LLOYD HOPE and CONSTANCE FENNELL, individually and as parents and lawful guardians of MOYO HOPE, a minor, and MOYO HOPE, Plaintiffs, against RAMON CORTINES, INDIVIDUALLY AND AS CHANCELLOR OF THE BOARD OF EDUCATION OF THE CITY OF NEW YORK and BOARD OF EDUCATION OF THE CITY OF NEW YORK, Defendants.

FREDERIC BLOCK, United States District Judge


The opinion of the court was delivered by: FREDERIC BLOCK

BLOCK, District Judge:

 I.

 STATUTORY AND REGULATORY BACKGROUND

 The federal government ensures that students with disabilities receive a "free appropriate public education" through IDEA. *fn4" IDEA creates a comprehensive educational scheme requiring each state that receives federal education funds to design an individualized education program ("IEP") for each disabled child. See Honig v. Doe, 484 U.S. 305, 310, 98 L. Ed. 2d 686, 108 S. Ct. 592 (1988). The IEP is a written statement that sets forth, inter alia, the child's present performance level, goals and objectives, specific services that will enable the child to meet those goals, and evaluation criteria and procedures to determine whether the child has met the goals. 20 U.S.C. § 1401(a)(20). Federal funding is conditioned upon state compliance with IDEA's extensive substantive and procedural requirements. 8 U.S.C. § 1412; see also Hoeft v. Tucson Unified School Dist., 967 F.2d 1298, 1300 (9th Cir. 1992).

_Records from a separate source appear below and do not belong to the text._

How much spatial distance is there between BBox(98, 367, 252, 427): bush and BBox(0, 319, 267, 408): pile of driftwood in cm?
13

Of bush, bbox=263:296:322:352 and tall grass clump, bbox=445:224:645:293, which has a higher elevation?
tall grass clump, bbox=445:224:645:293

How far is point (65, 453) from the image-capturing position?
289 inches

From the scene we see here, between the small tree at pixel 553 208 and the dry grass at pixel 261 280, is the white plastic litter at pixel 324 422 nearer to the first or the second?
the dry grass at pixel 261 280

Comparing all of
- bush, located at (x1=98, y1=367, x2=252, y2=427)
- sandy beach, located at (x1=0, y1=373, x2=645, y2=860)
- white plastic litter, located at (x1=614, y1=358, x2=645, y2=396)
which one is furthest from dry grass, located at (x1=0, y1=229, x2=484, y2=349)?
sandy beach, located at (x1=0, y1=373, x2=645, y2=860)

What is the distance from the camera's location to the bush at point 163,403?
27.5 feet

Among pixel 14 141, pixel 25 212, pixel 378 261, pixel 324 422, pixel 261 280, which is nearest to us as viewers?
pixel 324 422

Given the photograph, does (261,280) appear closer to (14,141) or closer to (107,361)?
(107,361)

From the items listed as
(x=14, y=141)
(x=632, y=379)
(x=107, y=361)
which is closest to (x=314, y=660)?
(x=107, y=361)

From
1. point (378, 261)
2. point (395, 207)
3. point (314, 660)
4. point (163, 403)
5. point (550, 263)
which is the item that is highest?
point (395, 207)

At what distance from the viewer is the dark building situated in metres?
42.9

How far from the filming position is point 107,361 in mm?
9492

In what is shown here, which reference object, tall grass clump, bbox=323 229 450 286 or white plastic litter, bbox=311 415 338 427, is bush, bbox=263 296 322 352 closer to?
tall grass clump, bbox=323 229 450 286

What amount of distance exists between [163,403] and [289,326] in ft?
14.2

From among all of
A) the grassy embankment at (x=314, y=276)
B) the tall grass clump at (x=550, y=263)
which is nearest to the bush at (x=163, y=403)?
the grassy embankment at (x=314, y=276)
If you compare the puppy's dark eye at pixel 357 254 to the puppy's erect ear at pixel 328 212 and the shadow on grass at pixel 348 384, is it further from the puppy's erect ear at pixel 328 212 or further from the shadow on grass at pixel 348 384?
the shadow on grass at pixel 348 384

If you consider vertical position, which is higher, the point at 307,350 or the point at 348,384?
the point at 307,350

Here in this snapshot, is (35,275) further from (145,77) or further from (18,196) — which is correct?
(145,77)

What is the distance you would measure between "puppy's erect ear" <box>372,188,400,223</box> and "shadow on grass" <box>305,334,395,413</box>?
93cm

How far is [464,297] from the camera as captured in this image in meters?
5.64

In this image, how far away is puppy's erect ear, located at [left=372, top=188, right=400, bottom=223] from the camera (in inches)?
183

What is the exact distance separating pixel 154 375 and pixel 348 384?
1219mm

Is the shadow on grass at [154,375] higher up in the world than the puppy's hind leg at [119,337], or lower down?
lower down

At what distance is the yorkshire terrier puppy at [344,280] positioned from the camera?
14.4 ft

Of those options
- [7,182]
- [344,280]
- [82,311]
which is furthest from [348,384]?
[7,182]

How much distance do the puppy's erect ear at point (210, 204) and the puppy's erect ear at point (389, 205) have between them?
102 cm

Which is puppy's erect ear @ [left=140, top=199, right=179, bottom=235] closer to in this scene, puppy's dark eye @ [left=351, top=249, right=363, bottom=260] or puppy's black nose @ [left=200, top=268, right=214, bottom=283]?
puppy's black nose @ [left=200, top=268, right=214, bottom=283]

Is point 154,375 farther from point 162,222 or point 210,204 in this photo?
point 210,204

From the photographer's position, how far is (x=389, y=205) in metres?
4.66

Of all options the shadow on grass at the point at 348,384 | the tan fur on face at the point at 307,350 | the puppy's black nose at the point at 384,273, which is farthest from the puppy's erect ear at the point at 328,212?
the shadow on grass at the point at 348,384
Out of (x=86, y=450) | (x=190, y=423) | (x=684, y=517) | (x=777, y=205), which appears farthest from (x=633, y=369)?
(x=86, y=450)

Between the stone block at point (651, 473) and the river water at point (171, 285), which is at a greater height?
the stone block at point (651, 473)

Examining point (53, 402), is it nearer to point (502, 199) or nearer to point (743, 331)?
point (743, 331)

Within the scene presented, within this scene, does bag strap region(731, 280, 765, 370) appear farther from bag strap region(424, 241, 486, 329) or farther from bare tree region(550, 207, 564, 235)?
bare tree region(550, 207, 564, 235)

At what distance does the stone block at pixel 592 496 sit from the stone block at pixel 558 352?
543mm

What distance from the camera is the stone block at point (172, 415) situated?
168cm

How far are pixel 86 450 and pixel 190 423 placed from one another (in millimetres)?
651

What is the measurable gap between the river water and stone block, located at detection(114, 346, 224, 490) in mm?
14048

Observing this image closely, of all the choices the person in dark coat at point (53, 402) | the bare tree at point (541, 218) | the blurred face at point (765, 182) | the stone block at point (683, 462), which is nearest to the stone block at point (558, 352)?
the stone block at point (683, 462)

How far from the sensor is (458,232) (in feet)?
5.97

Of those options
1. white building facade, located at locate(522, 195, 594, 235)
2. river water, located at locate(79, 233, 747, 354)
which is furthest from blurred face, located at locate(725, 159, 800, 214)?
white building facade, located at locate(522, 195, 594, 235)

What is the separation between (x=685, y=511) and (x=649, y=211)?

 In Heldman v. Sobol, 962 F.2d 148 (2d Cir. 1992), the Second Circuit described Congress' rationale for this "unconventional approach":

 
Rather than detailing the precise substantive rights applicable to all affected children, Congress opted for individually tailored programs -- programs crafted by parents and educators working together to determine what is appropriate for each child. Congress recognized that such an unconventional approach would require extensive procedural safeguards to protect the educational rights of children with disabling conditions.

 Id. at 150; see also 20 U.S.C. § 1414(a)(5) (requiring the development of IEPs, which must be reviewed annually). Primary among the procedural safeguards employed by IDEA is the requirement that states provide parents of disabled students the right to seek review of any decision concerning their children's education. Thus, parents have the right to file complaints about "any matter relating to the identification, evaluation, or educational placement of the child, or the provision of a free appropriate public education to such child." 20 U.S.C. § 1415(b)(1)(E). Parents must initially seek review through an "impartial due process hearing" conducted by either the local school district or state. Id. § 1415(b)(2). If the hearing is conducted by a local school district, they may appeal the decision to the state educational agency. Id. § 1415(c). Only after exhaustion of these procedures may parents seek review in federal or state court. Id. § 1415(e)(2). New York receives federal education funds and, accordingly, has adopted the IDEA's procedures. *fn5"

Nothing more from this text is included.